Which lines in the spatial reasoning records below contain the word "canopy"? Return every one of them.

(Spatial reasoning records)
........

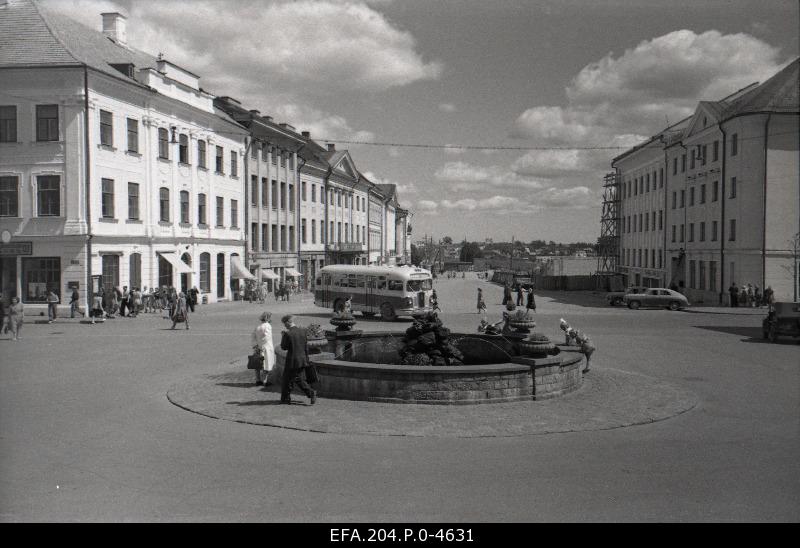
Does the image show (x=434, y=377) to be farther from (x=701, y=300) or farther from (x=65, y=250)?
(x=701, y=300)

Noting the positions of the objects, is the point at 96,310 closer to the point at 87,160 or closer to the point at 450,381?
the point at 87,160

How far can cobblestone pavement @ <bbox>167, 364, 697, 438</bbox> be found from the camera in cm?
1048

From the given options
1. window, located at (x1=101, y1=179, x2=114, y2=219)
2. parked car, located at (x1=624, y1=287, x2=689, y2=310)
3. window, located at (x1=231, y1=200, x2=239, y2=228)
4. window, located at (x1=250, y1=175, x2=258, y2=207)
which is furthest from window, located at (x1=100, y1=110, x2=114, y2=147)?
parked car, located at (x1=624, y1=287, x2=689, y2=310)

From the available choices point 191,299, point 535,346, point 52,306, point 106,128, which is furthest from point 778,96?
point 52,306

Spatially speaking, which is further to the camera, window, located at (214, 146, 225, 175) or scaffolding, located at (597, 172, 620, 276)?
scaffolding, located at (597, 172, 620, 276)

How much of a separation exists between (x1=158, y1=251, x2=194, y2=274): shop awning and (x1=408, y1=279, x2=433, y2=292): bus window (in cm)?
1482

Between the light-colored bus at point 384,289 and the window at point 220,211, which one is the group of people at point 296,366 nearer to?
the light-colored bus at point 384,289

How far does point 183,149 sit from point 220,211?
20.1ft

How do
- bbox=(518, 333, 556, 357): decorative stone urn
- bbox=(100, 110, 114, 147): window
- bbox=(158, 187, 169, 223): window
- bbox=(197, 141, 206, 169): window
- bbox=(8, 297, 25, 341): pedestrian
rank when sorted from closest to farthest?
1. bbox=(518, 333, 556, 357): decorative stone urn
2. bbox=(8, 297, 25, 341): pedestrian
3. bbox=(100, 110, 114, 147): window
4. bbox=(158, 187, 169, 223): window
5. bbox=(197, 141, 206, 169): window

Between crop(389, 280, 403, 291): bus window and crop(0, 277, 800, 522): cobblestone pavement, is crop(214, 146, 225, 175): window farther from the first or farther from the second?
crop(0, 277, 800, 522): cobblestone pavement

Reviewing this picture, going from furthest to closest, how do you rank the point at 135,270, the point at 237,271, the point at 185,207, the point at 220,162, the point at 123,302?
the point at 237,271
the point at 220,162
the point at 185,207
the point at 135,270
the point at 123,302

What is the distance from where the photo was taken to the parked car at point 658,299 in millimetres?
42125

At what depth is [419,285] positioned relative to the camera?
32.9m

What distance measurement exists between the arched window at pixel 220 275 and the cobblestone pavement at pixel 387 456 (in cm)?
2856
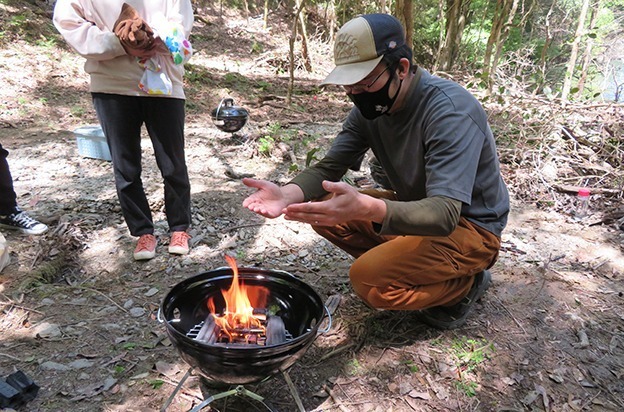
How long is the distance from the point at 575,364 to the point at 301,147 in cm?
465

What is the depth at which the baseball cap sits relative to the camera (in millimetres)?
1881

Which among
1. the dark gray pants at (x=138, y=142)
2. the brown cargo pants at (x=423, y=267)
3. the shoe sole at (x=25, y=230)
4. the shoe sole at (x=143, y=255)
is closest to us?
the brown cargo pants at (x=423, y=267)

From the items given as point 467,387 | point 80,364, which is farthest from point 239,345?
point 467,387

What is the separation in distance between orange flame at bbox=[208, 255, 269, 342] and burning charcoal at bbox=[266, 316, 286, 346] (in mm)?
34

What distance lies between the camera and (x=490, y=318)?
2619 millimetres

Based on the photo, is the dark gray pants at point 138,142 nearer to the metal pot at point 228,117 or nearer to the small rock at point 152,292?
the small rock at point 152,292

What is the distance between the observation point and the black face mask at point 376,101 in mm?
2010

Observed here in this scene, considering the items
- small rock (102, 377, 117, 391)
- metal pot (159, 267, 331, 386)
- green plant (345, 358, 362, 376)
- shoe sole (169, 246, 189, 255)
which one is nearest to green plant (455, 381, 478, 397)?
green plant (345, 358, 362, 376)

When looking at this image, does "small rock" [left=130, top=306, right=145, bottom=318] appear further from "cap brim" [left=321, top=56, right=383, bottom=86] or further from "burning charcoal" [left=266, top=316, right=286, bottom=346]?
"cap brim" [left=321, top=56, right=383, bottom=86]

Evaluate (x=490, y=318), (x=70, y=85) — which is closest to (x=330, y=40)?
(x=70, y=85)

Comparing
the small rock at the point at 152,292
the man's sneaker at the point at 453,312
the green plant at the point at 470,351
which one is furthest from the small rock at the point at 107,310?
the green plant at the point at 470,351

........

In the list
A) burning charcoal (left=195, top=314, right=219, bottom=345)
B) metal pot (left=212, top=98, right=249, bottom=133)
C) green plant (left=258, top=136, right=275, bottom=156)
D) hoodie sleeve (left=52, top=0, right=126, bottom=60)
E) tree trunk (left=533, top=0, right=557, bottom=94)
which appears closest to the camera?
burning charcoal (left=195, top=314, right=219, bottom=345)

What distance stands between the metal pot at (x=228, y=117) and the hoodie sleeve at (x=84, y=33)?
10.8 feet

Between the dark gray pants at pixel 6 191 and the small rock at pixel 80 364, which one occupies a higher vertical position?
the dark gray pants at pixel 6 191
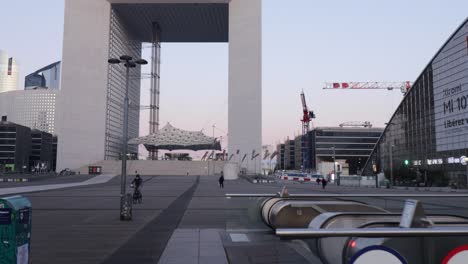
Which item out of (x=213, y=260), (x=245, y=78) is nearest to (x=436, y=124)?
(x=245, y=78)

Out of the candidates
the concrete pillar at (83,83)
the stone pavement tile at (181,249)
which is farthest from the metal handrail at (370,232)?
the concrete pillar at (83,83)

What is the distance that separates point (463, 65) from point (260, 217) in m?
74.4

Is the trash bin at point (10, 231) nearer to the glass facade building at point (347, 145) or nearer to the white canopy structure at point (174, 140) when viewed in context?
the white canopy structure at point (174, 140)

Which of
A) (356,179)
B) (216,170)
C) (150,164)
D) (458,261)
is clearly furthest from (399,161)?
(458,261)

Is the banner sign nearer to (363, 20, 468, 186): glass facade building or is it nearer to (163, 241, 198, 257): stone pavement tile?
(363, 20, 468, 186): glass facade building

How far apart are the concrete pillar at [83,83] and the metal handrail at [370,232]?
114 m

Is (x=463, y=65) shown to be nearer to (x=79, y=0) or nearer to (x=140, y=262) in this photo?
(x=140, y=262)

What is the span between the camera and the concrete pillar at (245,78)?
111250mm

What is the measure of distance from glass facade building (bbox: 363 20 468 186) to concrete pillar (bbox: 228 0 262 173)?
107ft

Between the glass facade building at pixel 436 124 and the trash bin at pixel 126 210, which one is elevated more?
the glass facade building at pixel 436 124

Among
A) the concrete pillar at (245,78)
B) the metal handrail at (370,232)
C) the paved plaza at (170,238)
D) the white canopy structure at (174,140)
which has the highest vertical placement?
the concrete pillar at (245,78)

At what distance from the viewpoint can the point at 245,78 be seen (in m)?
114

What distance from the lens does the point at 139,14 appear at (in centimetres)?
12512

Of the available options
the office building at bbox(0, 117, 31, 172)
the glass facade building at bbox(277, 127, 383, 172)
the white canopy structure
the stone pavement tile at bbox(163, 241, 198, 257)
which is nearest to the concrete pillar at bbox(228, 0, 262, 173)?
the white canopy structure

........

Answer to the exercise:
Is the trash bin at point (10, 231) nearer to the glass facade building at point (347, 145) or nearer to the white canopy structure at point (174, 140) when viewed in context?
the white canopy structure at point (174, 140)
D) the white canopy structure at (174,140)
the white canopy structure
the white canopy structure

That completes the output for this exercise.